If you're a priest, minister, rabbi, or imam (or pursuing a divinity degree), you may be eligible to joint the Connecticut National Guard Chaplain Corps. As a military spiritual leader, you will play a vital role in the lives of the men and women of the Connecticut National Guard. Chaplains also minister to the needs of the soldiers' families: wives, husbands, and children. As a National Guard Chaplain, you will have the opportunity to participate in specialized workshops and receive educational training to enhance your ministerial skills.
Eligibility Requirements for Chaplains
In addition to general officer eligibility, in order to qualify as either and Army or Air Force Chaplain, you’ll need to obtain a federally recognized ecclesiastical endorsement from your denomination or faith group certifying that you:
Eligibility Requirements for Chaplain Candidates
- Are less than 47 years of age if not prior service (less than 50 with prior service).
- Are qualified spiritually, morally, intellectually and emotionally - Possess a bachelor's degree (not less than 120 semester hours).
- Chaplain applicants must possess a degree from an accredited (recognized by the Department of Defense) graduate program in theology or related studies of 72 semester hours or more. The degree program must be 72 semester hours or more. There can be no combination of degree programs to arrive at the 72 hour minimum. There can be no accumulation of credits to extend a program of less than 72 hours.

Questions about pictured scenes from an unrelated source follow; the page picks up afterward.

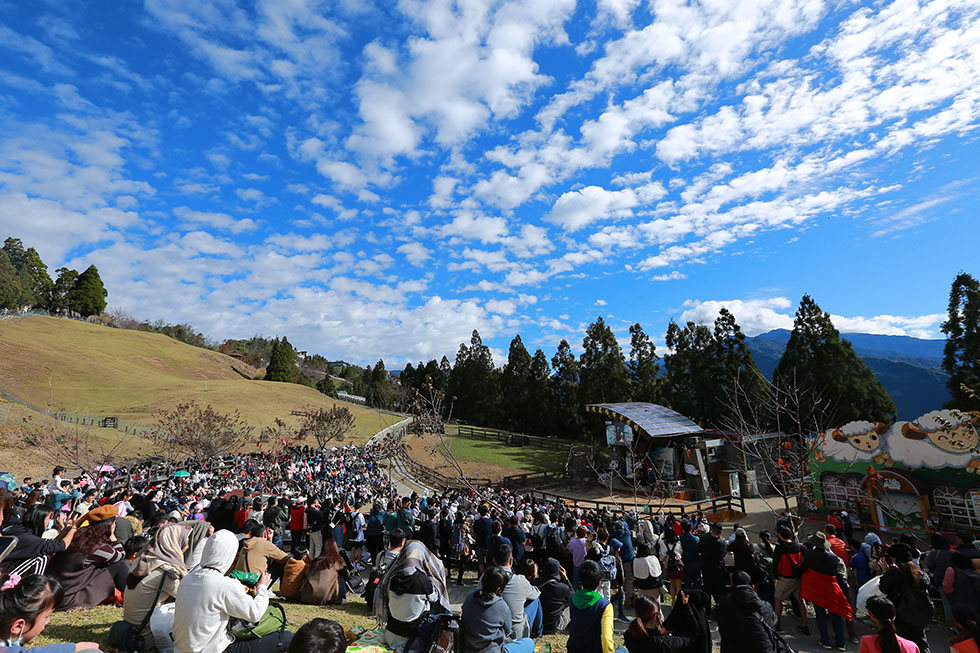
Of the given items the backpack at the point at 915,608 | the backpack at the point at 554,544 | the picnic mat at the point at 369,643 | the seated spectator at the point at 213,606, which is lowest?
the backpack at the point at 554,544

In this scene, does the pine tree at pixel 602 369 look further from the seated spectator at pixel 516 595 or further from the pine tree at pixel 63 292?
the pine tree at pixel 63 292

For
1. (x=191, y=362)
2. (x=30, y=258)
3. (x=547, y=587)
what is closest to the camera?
(x=547, y=587)

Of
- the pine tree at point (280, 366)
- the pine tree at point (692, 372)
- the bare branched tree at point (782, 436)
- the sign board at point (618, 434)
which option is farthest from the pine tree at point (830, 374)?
the pine tree at point (280, 366)

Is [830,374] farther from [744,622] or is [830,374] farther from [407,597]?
[407,597]

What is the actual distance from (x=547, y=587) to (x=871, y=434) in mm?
16134

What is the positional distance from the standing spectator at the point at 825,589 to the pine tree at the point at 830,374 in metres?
24.2

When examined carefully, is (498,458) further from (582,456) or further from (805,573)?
(805,573)

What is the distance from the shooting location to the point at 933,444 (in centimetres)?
1489

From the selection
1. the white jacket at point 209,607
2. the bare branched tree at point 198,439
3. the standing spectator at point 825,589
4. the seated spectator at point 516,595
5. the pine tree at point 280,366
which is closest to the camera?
the white jacket at point 209,607

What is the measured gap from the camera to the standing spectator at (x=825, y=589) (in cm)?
667

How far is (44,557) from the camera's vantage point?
16.3ft

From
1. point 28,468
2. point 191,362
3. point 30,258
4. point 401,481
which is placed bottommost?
point 401,481

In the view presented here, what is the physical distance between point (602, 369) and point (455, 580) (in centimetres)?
3283

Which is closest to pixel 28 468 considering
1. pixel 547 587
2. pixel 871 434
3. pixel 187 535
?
pixel 187 535
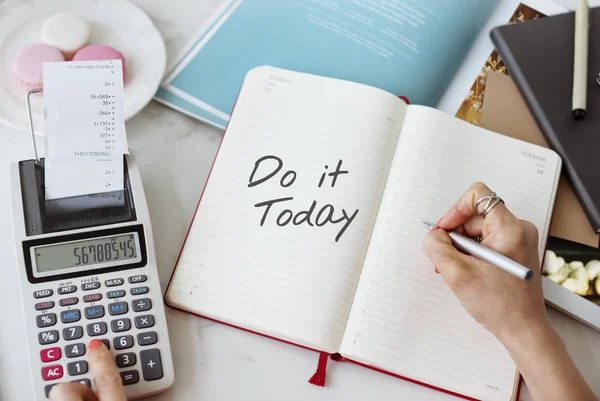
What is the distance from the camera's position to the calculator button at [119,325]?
1.99 feet

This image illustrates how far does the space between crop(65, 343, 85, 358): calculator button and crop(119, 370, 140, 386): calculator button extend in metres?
0.04

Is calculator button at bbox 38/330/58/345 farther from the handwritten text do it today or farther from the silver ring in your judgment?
the silver ring

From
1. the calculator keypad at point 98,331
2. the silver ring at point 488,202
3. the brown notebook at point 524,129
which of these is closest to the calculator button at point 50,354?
the calculator keypad at point 98,331

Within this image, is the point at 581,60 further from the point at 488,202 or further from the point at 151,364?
the point at 151,364

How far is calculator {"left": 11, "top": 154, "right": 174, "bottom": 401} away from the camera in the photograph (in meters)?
0.59

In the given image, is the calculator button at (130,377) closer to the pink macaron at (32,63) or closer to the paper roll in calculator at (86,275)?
the paper roll in calculator at (86,275)

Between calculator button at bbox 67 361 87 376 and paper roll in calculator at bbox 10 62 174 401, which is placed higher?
paper roll in calculator at bbox 10 62 174 401

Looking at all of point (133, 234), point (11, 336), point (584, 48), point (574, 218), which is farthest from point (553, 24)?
point (11, 336)

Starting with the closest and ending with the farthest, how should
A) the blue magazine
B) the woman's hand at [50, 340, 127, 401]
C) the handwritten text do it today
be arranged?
1. the woman's hand at [50, 340, 127, 401]
2. the handwritten text do it today
3. the blue magazine

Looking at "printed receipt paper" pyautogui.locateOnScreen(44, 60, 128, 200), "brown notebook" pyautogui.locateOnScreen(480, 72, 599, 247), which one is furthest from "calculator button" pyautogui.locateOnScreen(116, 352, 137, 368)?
"brown notebook" pyautogui.locateOnScreen(480, 72, 599, 247)

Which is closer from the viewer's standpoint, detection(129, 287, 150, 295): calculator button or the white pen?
detection(129, 287, 150, 295): calculator button

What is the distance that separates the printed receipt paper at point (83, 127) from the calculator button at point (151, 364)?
17 centimetres

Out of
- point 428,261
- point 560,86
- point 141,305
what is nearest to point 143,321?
point 141,305

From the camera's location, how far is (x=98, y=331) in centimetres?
60
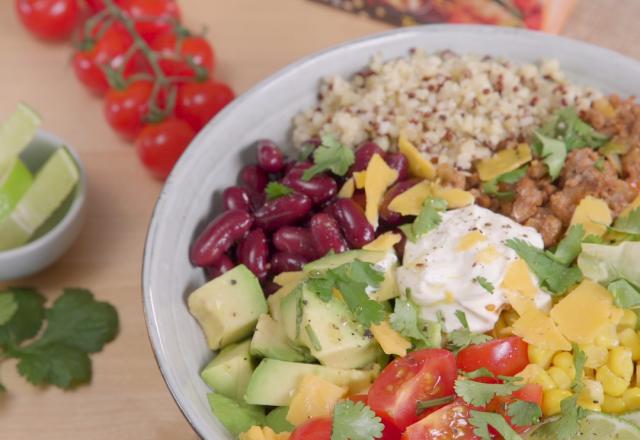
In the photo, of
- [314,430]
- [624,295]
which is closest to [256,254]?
[314,430]

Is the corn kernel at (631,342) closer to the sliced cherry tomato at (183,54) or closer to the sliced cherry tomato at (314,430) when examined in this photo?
the sliced cherry tomato at (314,430)

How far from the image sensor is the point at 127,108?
8.68 ft

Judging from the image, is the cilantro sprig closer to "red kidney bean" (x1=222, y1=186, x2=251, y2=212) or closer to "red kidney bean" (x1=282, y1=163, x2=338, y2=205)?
"red kidney bean" (x1=222, y1=186, x2=251, y2=212)

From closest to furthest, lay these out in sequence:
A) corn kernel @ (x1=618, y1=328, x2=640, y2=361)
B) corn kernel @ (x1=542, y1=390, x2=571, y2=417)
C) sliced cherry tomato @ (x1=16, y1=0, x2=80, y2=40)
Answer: corn kernel @ (x1=542, y1=390, x2=571, y2=417) < corn kernel @ (x1=618, y1=328, x2=640, y2=361) < sliced cherry tomato @ (x1=16, y1=0, x2=80, y2=40)

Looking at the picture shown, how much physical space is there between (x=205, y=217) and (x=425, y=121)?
657 mm

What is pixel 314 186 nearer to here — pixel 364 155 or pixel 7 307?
pixel 364 155

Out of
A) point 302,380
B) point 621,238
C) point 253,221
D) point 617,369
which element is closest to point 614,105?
point 621,238

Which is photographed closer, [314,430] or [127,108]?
[314,430]

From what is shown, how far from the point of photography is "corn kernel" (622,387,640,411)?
1740 millimetres

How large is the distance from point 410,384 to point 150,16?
6.07 feet

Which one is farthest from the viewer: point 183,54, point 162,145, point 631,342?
point 183,54

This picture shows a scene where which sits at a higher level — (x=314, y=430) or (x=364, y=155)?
(x=364, y=155)

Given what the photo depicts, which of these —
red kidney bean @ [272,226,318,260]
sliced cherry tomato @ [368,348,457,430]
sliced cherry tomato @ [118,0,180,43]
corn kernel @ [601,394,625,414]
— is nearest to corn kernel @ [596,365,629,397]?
corn kernel @ [601,394,625,414]

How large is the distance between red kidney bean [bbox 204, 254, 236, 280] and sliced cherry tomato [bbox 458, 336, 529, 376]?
615mm
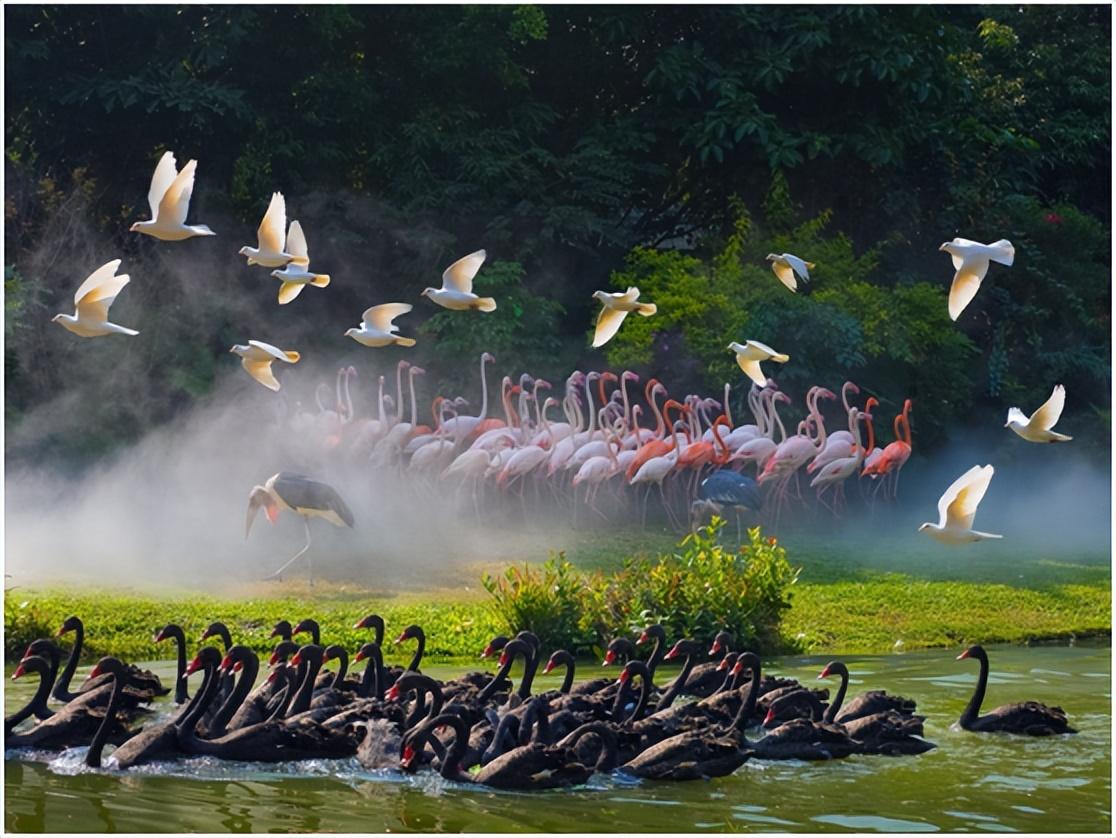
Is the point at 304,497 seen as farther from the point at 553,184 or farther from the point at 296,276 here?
the point at 553,184

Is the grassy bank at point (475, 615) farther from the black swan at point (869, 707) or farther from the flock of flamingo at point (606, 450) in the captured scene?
the black swan at point (869, 707)

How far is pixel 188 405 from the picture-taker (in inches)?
837

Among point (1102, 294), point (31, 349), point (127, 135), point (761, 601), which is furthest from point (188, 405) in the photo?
point (1102, 294)

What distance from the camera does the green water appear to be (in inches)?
308

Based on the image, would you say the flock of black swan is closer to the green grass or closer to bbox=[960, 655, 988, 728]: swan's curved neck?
bbox=[960, 655, 988, 728]: swan's curved neck

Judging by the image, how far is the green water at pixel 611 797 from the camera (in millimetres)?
7816

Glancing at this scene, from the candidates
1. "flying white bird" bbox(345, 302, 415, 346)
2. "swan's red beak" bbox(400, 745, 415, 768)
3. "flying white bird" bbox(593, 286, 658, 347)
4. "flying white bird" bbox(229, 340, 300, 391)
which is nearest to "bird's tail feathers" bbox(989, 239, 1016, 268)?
"flying white bird" bbox(593, 286, 658, 347)

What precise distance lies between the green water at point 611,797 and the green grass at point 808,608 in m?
3.83

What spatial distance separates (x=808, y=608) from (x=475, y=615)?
2.84 metres

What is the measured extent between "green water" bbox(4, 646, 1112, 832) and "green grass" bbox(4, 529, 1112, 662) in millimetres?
3829

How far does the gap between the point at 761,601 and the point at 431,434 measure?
6.98 m

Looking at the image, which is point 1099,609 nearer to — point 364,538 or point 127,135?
point 364,538

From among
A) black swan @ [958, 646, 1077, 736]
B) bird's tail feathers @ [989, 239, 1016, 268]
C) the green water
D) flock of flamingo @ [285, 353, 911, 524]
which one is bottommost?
the green water

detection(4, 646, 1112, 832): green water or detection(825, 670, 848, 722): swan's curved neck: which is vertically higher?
detection(825, 670, 848, 722): swan's curved neck
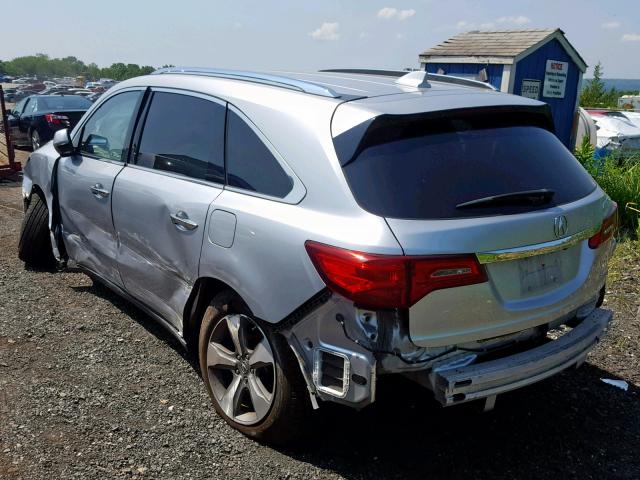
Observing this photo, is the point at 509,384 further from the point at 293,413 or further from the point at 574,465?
the point at 293,413

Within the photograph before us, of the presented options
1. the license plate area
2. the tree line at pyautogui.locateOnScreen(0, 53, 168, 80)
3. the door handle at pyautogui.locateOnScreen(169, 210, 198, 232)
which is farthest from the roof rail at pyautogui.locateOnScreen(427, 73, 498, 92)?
the tree line at pyautogui.locateOnScreen(0, 53, 168, 80)

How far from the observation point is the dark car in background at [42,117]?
1403 cm

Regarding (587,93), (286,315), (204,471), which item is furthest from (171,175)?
(587,93)

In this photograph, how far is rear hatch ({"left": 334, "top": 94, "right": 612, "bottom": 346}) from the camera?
2.43 metres

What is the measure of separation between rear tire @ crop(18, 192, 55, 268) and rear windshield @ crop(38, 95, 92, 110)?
1040 cm

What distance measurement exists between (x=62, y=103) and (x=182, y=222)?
13415mm

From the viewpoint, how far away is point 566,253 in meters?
2.84

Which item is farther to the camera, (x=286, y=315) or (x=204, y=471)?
(x=204, y=471)

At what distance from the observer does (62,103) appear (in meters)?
15.0

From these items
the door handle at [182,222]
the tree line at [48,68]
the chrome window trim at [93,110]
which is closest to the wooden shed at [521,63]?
the chrome window trim at [93,110]

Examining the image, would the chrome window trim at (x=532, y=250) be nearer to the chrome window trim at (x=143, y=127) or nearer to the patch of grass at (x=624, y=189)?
the chrome window trim at (x=143, y=127)

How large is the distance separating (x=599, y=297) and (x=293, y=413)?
1.74 m

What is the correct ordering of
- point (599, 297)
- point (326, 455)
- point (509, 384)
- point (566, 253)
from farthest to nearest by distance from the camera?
1. point (599, 297)
2. point (326, 455)
3. point (566, 253)
4. point (509, 384)

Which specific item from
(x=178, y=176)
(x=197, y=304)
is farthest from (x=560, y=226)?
(x=178, y=176)
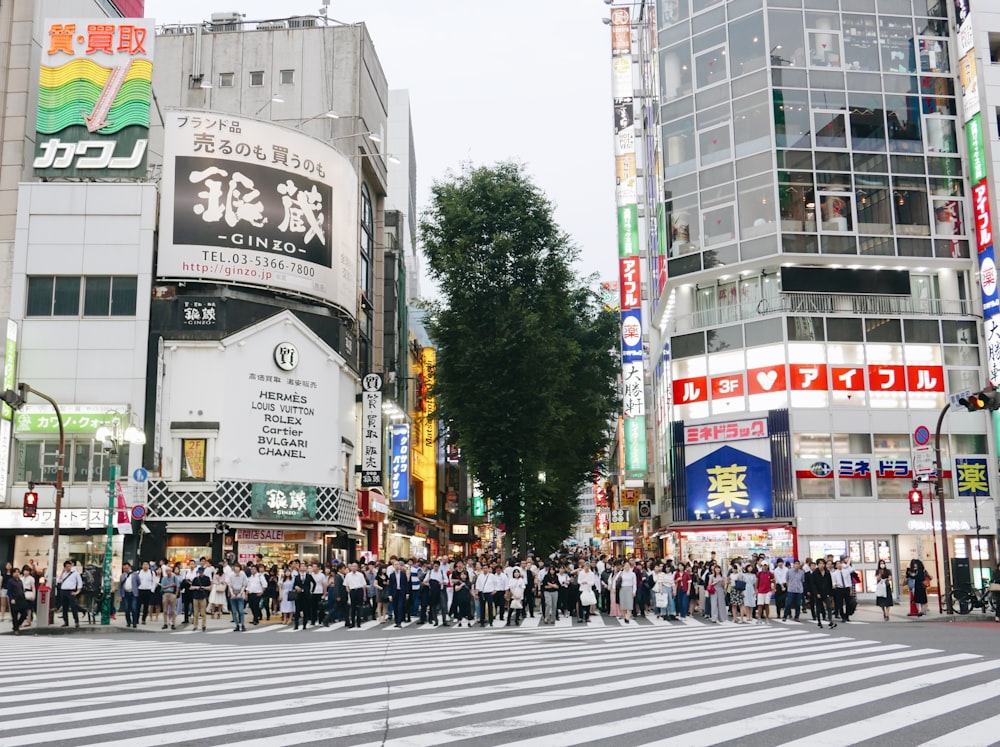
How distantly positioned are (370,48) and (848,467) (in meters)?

- Are sensitive to religious pluralism and able to provide for the free exercise of religion by all military personnel and their Family members.
In addition to general officer eligibility, to qualify as a Chaplain Candidate, you'll need to obtain an ecclesiastical approval from your denomination or faith group certifying that you:
- Chaplain candidates must be enrolled full-time in a qualifying educational program.
- Are less than 37 years of age at commissioning.
- Prospective Chaplain Candidates must possess a minimum 2.5 Grade Point Average (GPA) for undergraduate coursework and obtain a favorable Senior Chaplain interview before initiating an application with the State specialty branch Officer Strength Manager (OSM). The prospective Chaplain Candidate must be enrolled full-time in an accredited (recognized by the Department of Defense) graduate program in theology or related studies of 72 semester hours or more. The degree program must be 72 semester hours or more. There can be no combination of degree programs to arrive at the 72 hour minimum. There can be no accumulation of credits to extend a program of less than 72 hours.